_WORK TO COMPLETE_.
Reproduce verbatim every line of the listing from the one that contains "How far from the camera lens" through the final line, including both ends.

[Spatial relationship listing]
────────────────────────────────────────
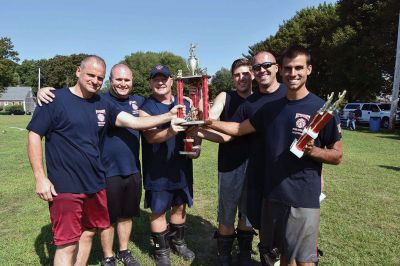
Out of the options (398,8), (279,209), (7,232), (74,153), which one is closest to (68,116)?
(74,153)

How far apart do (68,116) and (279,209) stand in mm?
2014

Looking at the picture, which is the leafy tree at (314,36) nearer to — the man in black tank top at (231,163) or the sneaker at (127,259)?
the man in black tank top at (231,163)

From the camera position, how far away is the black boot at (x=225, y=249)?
4242 mm

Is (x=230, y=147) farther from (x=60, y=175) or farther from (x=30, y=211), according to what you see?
(x=30, y=211)

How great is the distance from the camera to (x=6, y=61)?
55.0 meters

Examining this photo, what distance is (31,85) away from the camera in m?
107

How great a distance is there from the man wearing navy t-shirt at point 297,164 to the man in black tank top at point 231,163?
1.00m

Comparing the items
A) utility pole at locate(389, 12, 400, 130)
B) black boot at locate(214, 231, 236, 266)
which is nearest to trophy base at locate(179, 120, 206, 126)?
black boot at locate(214, 231, 236, 266)

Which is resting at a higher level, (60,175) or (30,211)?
(60,175)

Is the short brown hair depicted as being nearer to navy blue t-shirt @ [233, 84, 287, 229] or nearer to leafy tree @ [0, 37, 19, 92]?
navy blue t-shirt @ [233, 84, 287, 229]

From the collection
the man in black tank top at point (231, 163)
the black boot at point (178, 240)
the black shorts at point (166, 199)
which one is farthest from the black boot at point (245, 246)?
the black shorts at point (166, 199)

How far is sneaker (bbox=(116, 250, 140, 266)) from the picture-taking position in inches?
170

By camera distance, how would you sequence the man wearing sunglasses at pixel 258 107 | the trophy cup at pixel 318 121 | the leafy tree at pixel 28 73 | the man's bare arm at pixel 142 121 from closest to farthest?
the trophy cup at pixel 318 121, the man wearing sunglasses at pixel 258 107, the man's bare arm at pixel 142 121, the leafy tree at pixel 28 73

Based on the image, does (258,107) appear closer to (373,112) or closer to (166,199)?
(166,199)
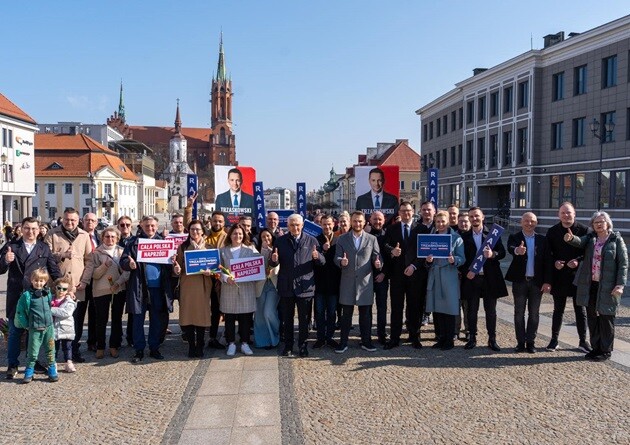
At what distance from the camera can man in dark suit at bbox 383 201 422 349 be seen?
8305 mm

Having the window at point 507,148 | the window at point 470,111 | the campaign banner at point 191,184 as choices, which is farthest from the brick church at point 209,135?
the campaign banner at point 191,184

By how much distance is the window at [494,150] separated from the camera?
145 feet

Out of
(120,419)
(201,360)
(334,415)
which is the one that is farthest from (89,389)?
(334,415)

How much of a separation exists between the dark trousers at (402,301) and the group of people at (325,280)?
0.02 metres

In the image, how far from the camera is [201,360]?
7.76 meters

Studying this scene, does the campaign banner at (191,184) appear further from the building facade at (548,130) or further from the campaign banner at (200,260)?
the building facade at (548,130)

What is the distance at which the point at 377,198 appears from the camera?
12438 millimetres

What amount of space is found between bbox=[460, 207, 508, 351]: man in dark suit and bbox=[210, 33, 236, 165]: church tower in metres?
144

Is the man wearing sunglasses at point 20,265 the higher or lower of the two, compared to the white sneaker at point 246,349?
higher

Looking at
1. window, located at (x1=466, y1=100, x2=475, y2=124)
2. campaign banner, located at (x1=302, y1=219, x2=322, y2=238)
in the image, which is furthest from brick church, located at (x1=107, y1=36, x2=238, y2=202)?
campaign banner, located at (x1=302, y1=219, x2=322, y2=238)

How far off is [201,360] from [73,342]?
1.84 metres

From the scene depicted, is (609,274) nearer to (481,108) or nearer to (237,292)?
(237,292)

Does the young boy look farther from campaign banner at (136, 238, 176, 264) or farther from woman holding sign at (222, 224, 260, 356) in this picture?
woman holding sign at (222, 224, 260, 356)

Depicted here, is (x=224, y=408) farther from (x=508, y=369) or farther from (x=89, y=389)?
(x=508, y=369)
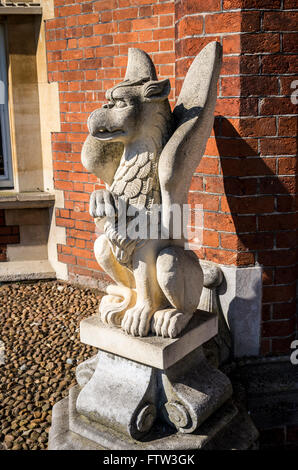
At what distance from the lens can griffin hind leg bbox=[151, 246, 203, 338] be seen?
2457 millimetres

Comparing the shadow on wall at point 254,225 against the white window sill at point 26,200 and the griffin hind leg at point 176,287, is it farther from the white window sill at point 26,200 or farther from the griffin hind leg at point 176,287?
the white window sill at point 26,200

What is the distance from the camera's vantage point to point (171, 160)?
2357 mm

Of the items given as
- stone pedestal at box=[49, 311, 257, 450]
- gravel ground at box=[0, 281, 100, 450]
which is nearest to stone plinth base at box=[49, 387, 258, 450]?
stone pedestal at box=[49, 311, 257, 450]

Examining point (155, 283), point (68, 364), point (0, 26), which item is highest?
point (0, 26)

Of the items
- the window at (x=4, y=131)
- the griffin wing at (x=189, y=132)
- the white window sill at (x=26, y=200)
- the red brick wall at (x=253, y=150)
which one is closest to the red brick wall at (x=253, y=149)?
the red brick wall at (x=253, y=150)

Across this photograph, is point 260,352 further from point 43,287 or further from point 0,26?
point 0,26

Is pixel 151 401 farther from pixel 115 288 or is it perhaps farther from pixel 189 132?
pixel 189 132

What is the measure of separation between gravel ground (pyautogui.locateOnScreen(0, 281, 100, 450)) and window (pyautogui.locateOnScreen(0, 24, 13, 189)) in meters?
1.26

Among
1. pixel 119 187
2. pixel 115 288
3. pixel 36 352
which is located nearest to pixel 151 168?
pixel 119 187

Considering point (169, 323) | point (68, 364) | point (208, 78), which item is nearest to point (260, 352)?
point (169, 323)

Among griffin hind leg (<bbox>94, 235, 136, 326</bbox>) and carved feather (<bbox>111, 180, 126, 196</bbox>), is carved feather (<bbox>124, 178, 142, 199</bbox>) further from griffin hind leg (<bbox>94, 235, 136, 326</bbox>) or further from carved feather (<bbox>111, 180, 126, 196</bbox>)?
griffin hind leg (<bbox>94, 235, 136, 326</bbox>)

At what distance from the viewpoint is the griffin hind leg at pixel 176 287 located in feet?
8.06

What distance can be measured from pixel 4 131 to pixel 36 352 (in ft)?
9.14
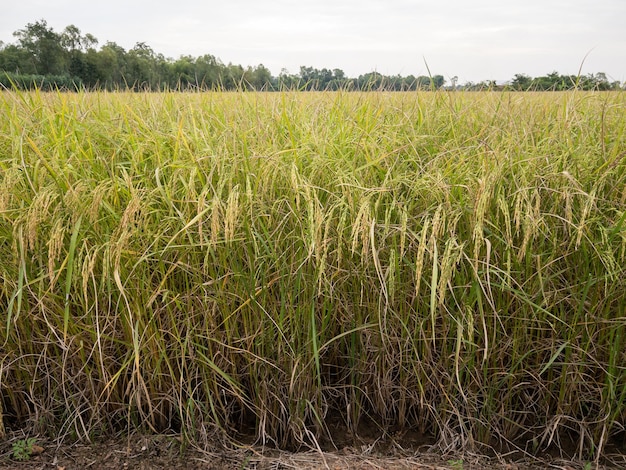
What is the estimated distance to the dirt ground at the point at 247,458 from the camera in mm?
1801

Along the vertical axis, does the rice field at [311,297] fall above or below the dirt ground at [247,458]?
above

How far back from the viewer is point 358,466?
5.84 ft

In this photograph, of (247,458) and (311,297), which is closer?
(311,297)

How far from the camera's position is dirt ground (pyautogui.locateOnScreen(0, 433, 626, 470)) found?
70.9 inches

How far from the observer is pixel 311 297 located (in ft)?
5.62

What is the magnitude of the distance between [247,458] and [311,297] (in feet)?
2.02

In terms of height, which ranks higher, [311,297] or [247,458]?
[311,297]

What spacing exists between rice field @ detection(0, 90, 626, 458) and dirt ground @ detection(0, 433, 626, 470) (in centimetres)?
6

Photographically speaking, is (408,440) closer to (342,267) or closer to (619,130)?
(342,267)

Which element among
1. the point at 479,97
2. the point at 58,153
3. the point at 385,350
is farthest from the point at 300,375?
the point at 479,97

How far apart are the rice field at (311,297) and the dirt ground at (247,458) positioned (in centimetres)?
6

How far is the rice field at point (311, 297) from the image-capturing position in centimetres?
173

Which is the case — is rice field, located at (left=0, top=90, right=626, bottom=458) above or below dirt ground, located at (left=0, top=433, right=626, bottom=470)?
above

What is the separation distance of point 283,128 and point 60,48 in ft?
22.4
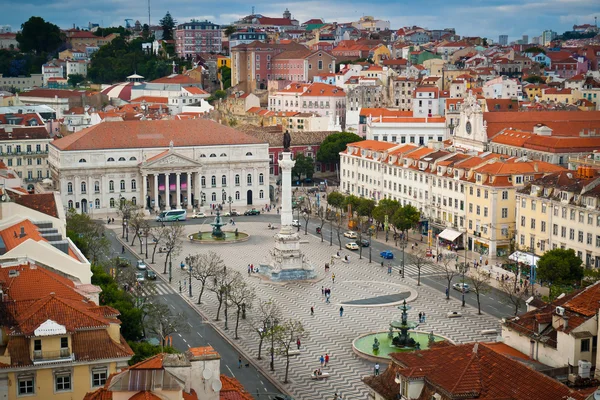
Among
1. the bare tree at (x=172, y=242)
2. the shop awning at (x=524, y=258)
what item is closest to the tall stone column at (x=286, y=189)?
the bare tree at (x=172, y=242)

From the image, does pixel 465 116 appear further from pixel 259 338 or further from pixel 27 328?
pixel 27 328

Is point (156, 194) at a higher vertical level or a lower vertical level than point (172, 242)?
lower

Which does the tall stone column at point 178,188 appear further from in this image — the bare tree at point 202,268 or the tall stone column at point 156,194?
the bare tree at point 202,268

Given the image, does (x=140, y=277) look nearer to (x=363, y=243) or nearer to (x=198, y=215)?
(x=363, y=243)

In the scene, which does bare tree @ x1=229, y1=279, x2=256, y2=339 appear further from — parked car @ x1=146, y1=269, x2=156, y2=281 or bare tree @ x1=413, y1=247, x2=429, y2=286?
bare tree @ x1=413, y1=247, x2=429, y2=286

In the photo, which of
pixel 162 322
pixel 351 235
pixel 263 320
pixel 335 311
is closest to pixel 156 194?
pixel 351 235

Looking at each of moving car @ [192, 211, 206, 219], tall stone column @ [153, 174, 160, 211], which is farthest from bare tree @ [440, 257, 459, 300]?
tall stone column @ [153, 174, 160, 211]
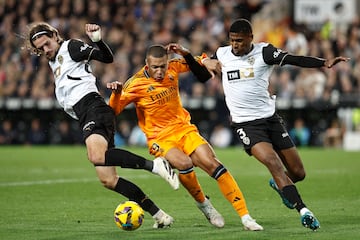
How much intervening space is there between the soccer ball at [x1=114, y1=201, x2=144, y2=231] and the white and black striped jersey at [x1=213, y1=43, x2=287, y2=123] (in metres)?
1.73

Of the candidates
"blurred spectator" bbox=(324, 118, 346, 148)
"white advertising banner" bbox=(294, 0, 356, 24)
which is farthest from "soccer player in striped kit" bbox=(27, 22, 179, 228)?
"white advertising banner" bbox=(294, 0, 356, 24)

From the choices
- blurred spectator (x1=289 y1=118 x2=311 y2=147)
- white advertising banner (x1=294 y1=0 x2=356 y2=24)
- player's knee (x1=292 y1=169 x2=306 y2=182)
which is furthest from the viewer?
white advertising banner (x1=294 y1=0 x2=356 y2=24)

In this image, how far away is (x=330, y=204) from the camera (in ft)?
42.2

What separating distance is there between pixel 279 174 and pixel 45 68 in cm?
1843

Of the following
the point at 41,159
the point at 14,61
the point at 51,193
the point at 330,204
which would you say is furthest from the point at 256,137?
the point at 14,61

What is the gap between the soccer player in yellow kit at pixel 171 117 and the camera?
10742 mm

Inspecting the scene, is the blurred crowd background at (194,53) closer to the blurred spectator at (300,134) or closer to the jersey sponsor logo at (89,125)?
the blurred spectator at (300,134)

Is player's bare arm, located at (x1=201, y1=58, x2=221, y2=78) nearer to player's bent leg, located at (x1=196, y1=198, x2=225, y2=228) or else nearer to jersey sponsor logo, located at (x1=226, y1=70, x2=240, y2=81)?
jersey sponsor logo, located at (x1=226, y1=70, x2=240, y2=81)

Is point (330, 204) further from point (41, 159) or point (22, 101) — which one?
point (22, 101)

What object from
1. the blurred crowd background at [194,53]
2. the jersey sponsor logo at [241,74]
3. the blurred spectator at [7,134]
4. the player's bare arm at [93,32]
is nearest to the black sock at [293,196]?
the jersey sponsor logo at [241,74]

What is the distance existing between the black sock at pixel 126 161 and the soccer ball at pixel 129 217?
49 centimetres

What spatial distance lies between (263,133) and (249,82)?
25.7 inches

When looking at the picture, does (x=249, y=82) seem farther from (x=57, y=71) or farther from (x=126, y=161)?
(x=57, y=71)

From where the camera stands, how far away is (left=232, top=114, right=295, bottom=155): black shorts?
35.1 ft
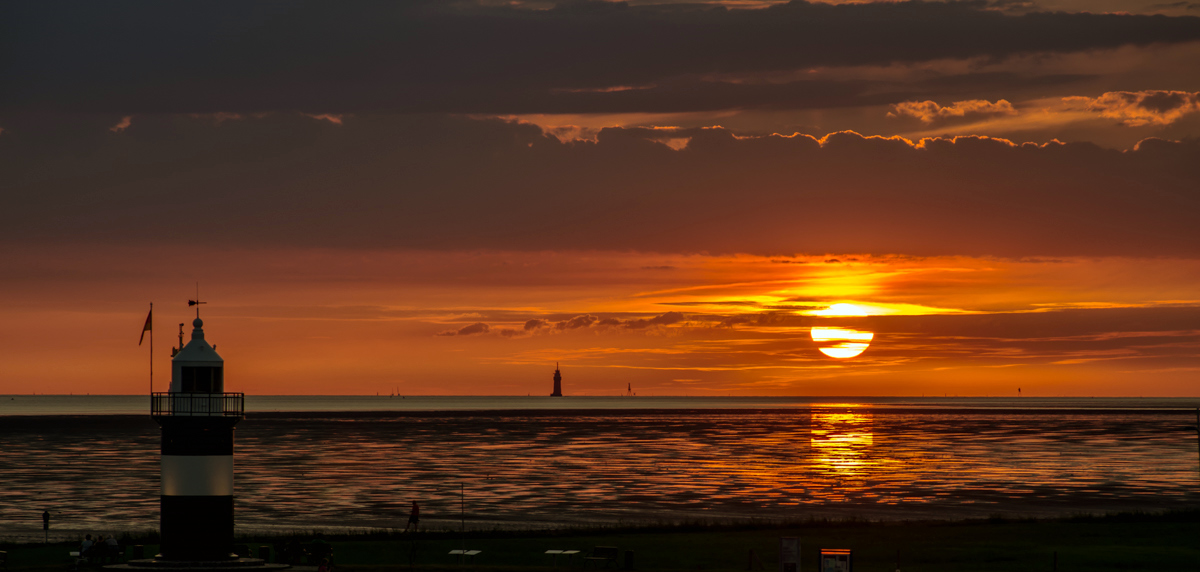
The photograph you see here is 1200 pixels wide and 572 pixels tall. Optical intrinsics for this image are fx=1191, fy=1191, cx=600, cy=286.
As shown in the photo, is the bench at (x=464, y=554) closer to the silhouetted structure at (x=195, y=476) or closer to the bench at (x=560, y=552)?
the bench at (x=560, y=552)

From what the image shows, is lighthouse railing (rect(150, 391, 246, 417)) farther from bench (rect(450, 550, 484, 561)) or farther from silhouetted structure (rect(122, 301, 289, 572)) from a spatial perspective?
bench (rect(450, 550, 484, 561))

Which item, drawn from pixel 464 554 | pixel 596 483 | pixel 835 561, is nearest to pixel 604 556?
pixel 464 554

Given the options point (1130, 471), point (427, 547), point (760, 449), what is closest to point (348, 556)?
point (427, 547)

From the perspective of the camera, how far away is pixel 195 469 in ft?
124

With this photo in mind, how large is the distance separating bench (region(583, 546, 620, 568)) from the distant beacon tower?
1652 cm

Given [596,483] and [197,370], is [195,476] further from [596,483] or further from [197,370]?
[596,483]

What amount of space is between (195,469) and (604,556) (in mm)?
19369

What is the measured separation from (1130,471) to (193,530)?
340 ft

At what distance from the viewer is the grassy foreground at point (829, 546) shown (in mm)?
51688

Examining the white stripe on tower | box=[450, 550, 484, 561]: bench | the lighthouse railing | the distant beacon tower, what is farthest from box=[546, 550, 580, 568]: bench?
the lighthouse railing

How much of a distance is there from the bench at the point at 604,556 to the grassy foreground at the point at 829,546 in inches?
40.1

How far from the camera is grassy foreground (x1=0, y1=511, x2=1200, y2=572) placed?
170 feet

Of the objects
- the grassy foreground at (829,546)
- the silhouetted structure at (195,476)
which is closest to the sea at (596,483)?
the grassy foreground at (829,546)

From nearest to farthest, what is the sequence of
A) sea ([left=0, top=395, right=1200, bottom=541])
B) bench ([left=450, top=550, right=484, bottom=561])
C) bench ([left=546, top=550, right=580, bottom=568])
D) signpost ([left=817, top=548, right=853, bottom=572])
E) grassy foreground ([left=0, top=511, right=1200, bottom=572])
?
signpost ([left=817, top=548, right=853, bottom=572]), bench ([left=450, top=550, right=484, bottom=561]), bench ([left=546, top=550, right=580, bottom=568]), grassy foreground ([left=0, top=511, right=1200, bottom=572]), sea ([left=0, top=395, right=1200, bottom=541])
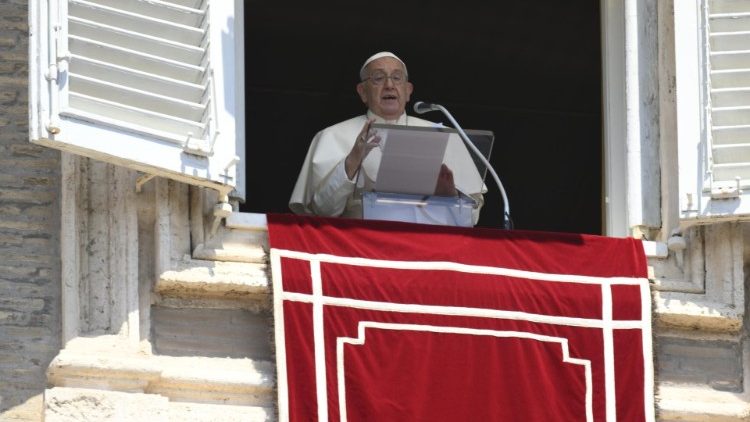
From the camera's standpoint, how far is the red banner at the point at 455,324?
916cm

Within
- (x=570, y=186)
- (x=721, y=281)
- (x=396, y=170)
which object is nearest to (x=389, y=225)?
(x=396, y=170)

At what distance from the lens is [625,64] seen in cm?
1001

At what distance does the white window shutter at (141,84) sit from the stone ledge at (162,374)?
536 mm

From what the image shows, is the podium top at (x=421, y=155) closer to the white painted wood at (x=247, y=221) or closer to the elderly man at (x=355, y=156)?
the elderly man at (x=355, y=156)

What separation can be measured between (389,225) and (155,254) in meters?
0.74

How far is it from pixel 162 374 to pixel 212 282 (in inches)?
14.0

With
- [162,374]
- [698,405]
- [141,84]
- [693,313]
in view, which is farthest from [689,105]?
[162,374]

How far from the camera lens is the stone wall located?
9.38 metres

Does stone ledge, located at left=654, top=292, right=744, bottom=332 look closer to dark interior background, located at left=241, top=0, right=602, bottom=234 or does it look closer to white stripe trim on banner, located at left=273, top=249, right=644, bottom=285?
white stripe trim on banner, located at left=273, top=249, right=644, bottom=285

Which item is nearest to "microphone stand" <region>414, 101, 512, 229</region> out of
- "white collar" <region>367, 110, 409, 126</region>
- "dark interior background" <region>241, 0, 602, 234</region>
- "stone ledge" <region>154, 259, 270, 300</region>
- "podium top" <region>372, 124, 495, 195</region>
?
"podium top" <region>372, 124, 495, 195</region>

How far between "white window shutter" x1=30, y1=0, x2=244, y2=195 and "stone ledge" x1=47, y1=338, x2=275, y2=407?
54cm

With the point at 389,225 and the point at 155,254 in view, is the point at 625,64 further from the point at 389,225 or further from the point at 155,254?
the point at 155,254

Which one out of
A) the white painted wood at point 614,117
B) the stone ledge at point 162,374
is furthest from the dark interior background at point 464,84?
the stone ledge at point 162,374

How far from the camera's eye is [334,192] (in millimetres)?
9945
────────────────────────────────────────
_SOLUTION TO THE EXERCISE_.
How far from the camera lens is the stone wall located?
9.38 metres

Does stone ledge, located at left=654, top=292, right=744, bottom=332 look closer to dark interior background, located at left=241, top=0, right=602, bottom=234 or does it look closer to white stripe trim on banner, located at left=273, top=249, right=644, bottom=285?
white stripe trim on banner, located at left=273, top=249, right=644, bottom=285

Which item is nearest to "microphone stand" <region>414, 101, 512, 229</region> out of
- "white collar" <region>367, 110, 409, 126</region>
- "dark interior background" <region>241, 0, 602, 234</region>
- "stone ledge" <region>154, 259, 270, 300</region>
- "podium top" <region>372, 124, 495, 195</region>
?
"podium top" <region>372, 124, 495, 195</region>

How far between "white window shutter" x1=30, y1=0, x2=244, y2=195 and "stone ledge" x1=47, y1=338, x2=275, y2=407?
54cm

With the point at 389,225 and the point at 155,254 in view, is the point at 625,64 further from the point at 389,225 or further from the point at 155,254?
the point at 155,254

Which one out of
A) the white painted wood at point 614,117
B) the stone ledge at point 162,374
is furthest from the dark interior background at point 464,84?
the stone ledge at point 162,374

How far from the camera's eye is [334,192] (in millimetres)?
9945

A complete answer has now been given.